Perda

Vênus Rodrigues
OIMOI
Published in
3 min readOct 6, 2020
Imagem retirada de: https://asiaedits.tumblr.com/post/181363290868/anime-scenery-headers-like-or-reblog-if-you

Já se passaram duas horas desde que eu cheguei ao telhado do prédio. Meus pés balançam na beirada, enquanto minhas mãos estão apoiadas atrás de mim, tomando cuidado para não cair.

O céu está escuro, com grandes nuvens carregadas, diferente de como estava há três anos na mesma data de hoje.

Minha mochila, cheia de roupas, está jogada ao meu lado junto com várias fotos. Pego uma das fotografias e analiso as garotas sorridentes. Uma delas sou eu.

Diferente do costume, meus olhos não se enchem de lágrimas quando viro o papel e leio: “16 de março. Eu e meu Sol no festival de doces na cidade.”

Quem escreveu isso foi minha irmã gêmea. Seu nome é Lua. Ela morreu seis meses depois dessa foto ser tirada.

Durante minha infância, a morte era algo abstrato, de certa forma. Eu sabia que existia, mas não me afetava diretamente. Então, não me preocupava tanto.

Isso só durou até meus sete anos, quando meu gatinho de estimação morreu envenenado. Eu chorei todas as noites por uma semana.

Nessa época nossos pais conversaram com nós duas sobre a vida e a morte. Lua prometeu que estaria comigo sempre que alguém importante nos deixasse. Ela cumpriu a promessa, até que partiu.

As pessoas costumam dizer que a dor em algum momento se torna suportável e aprendemos a conviver com ela. As lembranças boas ficam.

Não sei se posso concordar com isso.

Fazem três anos que eu parei no tempo. Nada mais tem sentido. Enquanto todos voltavam a viver normalmente, eu me fechei em uma bolha de tristeza constante.

Minha irmã não era a garota mais popular. Nem a mais inteligente. Muito menos a filha preferida por ser sinônimo de perfeição. Ou a filha rebelde que deixava os pais preocupados. Ela era comum. Com dias bons e dias ruins. Atitudes questionáveis e uma das melhores pessoas que você poderia conhecer. Minha irmã era simplesmente ela mesma, e eu amava isso.

Nós duas crescemos habitando na órbita uma da outra. Fomos praticamente a mesma pessoa antes de começar a desenvolver personalidade própria.

Com 16 anos, mesmo idênticas de rosto, éramos pessoas bem diferentes, mas nem isso fez nossa ligação se enfraquecer.

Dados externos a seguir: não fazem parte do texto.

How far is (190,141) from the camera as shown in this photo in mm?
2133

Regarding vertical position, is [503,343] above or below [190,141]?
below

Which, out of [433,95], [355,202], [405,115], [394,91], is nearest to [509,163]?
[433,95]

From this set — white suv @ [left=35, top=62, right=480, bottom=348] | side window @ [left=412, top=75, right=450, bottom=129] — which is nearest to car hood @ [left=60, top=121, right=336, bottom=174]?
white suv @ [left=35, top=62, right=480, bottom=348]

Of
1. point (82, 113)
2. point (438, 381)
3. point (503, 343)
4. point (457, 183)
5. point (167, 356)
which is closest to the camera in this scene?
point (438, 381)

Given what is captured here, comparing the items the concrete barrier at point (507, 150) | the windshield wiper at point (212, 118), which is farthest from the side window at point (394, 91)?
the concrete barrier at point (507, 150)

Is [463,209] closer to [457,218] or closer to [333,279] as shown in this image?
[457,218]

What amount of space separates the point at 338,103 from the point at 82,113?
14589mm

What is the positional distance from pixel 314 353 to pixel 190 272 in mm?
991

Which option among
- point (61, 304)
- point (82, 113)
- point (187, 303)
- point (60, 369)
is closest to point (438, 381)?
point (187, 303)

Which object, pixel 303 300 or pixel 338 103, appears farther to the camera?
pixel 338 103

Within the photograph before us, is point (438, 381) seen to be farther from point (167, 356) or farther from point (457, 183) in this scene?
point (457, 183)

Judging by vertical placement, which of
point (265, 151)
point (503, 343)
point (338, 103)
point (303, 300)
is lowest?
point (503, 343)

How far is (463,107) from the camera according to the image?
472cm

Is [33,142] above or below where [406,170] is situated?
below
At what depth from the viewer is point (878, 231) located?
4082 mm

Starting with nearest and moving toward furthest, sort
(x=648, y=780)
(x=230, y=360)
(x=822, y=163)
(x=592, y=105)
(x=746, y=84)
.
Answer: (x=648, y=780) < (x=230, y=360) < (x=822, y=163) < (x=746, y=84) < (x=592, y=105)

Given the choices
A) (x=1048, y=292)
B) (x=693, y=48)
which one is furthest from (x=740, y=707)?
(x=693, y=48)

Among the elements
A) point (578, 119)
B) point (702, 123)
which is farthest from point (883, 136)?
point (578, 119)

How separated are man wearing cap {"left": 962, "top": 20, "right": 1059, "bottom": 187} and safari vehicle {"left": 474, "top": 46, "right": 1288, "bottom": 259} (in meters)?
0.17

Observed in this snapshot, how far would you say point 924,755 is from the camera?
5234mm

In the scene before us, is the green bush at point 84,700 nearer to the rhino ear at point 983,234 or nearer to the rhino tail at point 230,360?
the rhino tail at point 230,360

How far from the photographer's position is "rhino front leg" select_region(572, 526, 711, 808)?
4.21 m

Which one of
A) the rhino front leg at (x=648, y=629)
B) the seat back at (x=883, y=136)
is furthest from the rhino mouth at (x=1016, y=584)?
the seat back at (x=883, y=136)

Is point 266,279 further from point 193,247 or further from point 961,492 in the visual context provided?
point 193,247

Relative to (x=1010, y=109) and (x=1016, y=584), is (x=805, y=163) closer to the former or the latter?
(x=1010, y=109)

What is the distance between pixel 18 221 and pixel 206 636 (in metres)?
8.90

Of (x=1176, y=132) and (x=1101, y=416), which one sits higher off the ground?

Por isso, mesmo depois de tanto tempo, eu não aprendi viver sem ela presente. Simplesmente existo, sem fazer absolutamente nada.

A morte da Lua foi a maior onda de tristeza que já inundou minha família. Ninguém conseguia processar essa informação como verdadeira. Mas, no fim, a vida deles continuou. Ela é lembrada todos os dias, só que fazem isso com um sorriso no rosto. Já eu faço isso chorando, ou simplesmente tento esquecer.

Como eu posso voltar a ser algo, alguém, sabendo que ela não vai ter a mesma oportunidade? Como posso comemorar nosso aniversário sem ela ao lado? Como eu posso viver?!

Minha mãe diz que a dor de perder um filho nunca vai embora, mas eu ainda existo e ela se recusa a viver em tristeza eterna. Até porque Lua odiaria.

Minha irmã deve ter raiva de mim, eu sinto isso. Do que eu me tornei desde que ela morreu. Ainda sim, não posso fazer nada a respeito. Nenhum psicólogo conseguiu me ajudar. Não que seja possível fazer isso quando eu mesma não quero ajuda.

Hoje completam três anos que ela se foi. Minha casa está lotada de pessoas da igreja fazendo oração e cantando músicas em sua homenagem. Eu estou no telhado. Vim para cá depois de ter enchido minha mochila com o máximo de roupas que consigo, além das fotos. Meu objetivo era ficar uns dias fora.

Bom, os planos mudam mais rápido do que imaginamos.

Olho mais uma vez para a foto em minha mão e dou um sorriso, o mais sincero que dei nos últimos três anos. E então, o vento me abraça e meus cabelos voam, batendo algumas vezes em meu rosto. Eu estou flutuando.